Histologically confirmed metastatic pancreatic cancers are infrequent. The aim of this study was to analyze clinical, therapeutic and prognostic features of pancreatic metastases.


We retrospectively evaluated stage of primary malignancies, interval between diagnosis of primary tumors and detection of pancreatic metastases, treatment for metastases to the pancreas, survival rate, and prognostic factors in 31 patients with pancreatic metastases.
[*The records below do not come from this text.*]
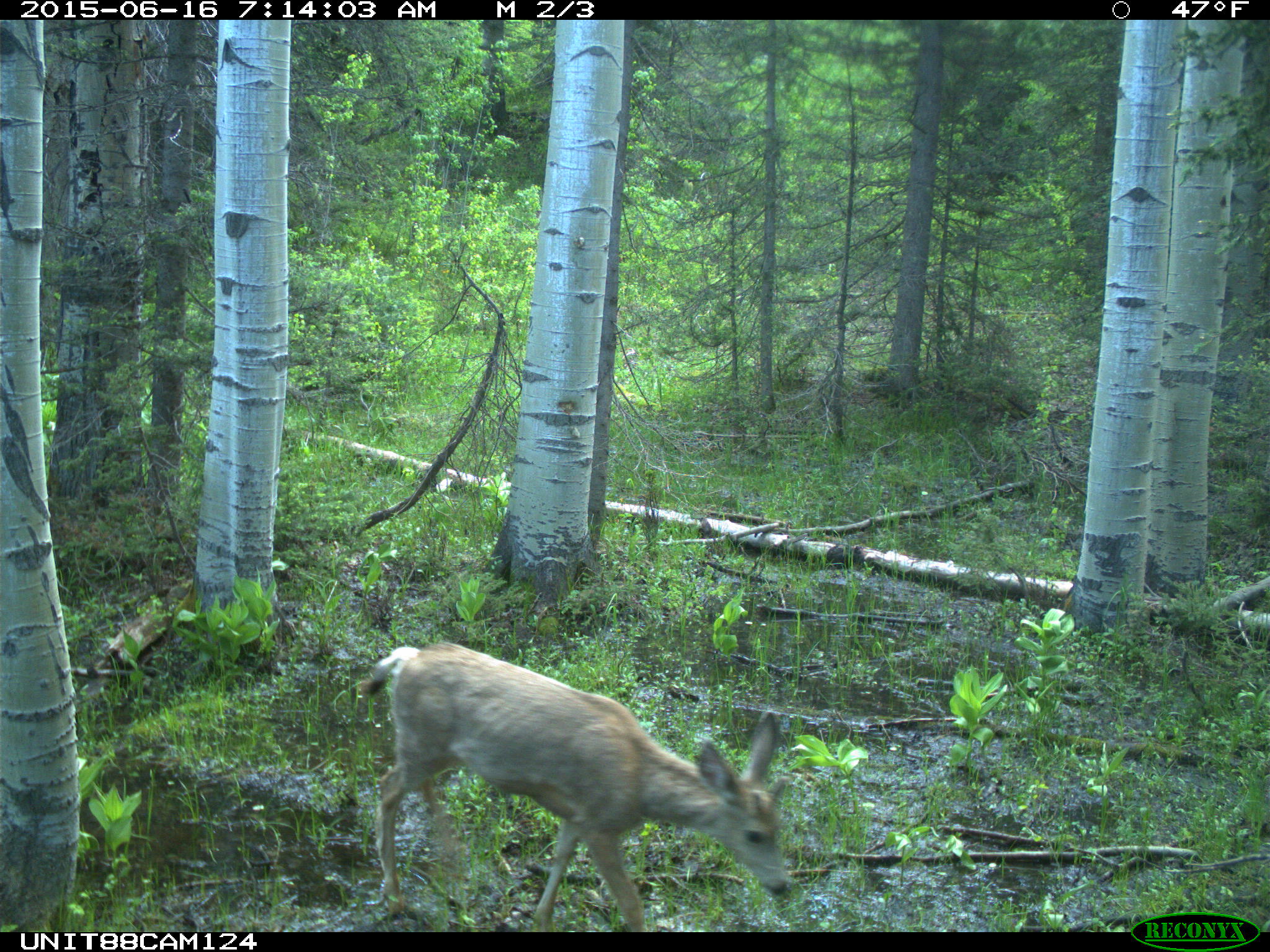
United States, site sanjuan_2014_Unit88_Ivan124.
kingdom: Animalia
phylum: Chordata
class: Mammalia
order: Artiodactyla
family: Cervidae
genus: Odocoileus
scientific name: Odocoileus hemionus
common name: mule deer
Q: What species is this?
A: Odocoileus hemionus (mule deer).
The mean age at the time of primary cancer diagnosis was 52.4 ± 13.2 years. Primary cancers were renal cell carcinoma (n=16), non-small cell lung cancer (n=6), small cell lung cancer (n=3), colorectal carcinoma (n=2), osteosarcoma (n=1), gastric carcinoma (n=1), malignant melanoma (n=1), and thymic carcinoma (n=1). Pancreatic metastases were synchronous in six cases and metachronous in twenty five cases, with median interval time of 40.8 months (range 3-186) between the diagnosis of primary tumor and detection of pancreatic metastases. The median survival after the detection of the metastases was 16 months. In multivariate analysis, non-renal cell carcinoma as primary malignancy and positive symptom related to pancreatic metastases were associated with poor prognosis (hazard ratio [HR], 8.33; 95% CI, 2.1-33; p=0.003, and HR, 4.02; 95% CI, 1.27-12.7; p=0.018).


Metastatic tumors to the pancreas have to be kept in mind when a patient with pancreatic mass has a history of other malignancy, even if treated several years before. In the absence of widely metastatic disease, aggressive diagnostic and therapeutic approach may offer the chance of long-term survival in selected patients.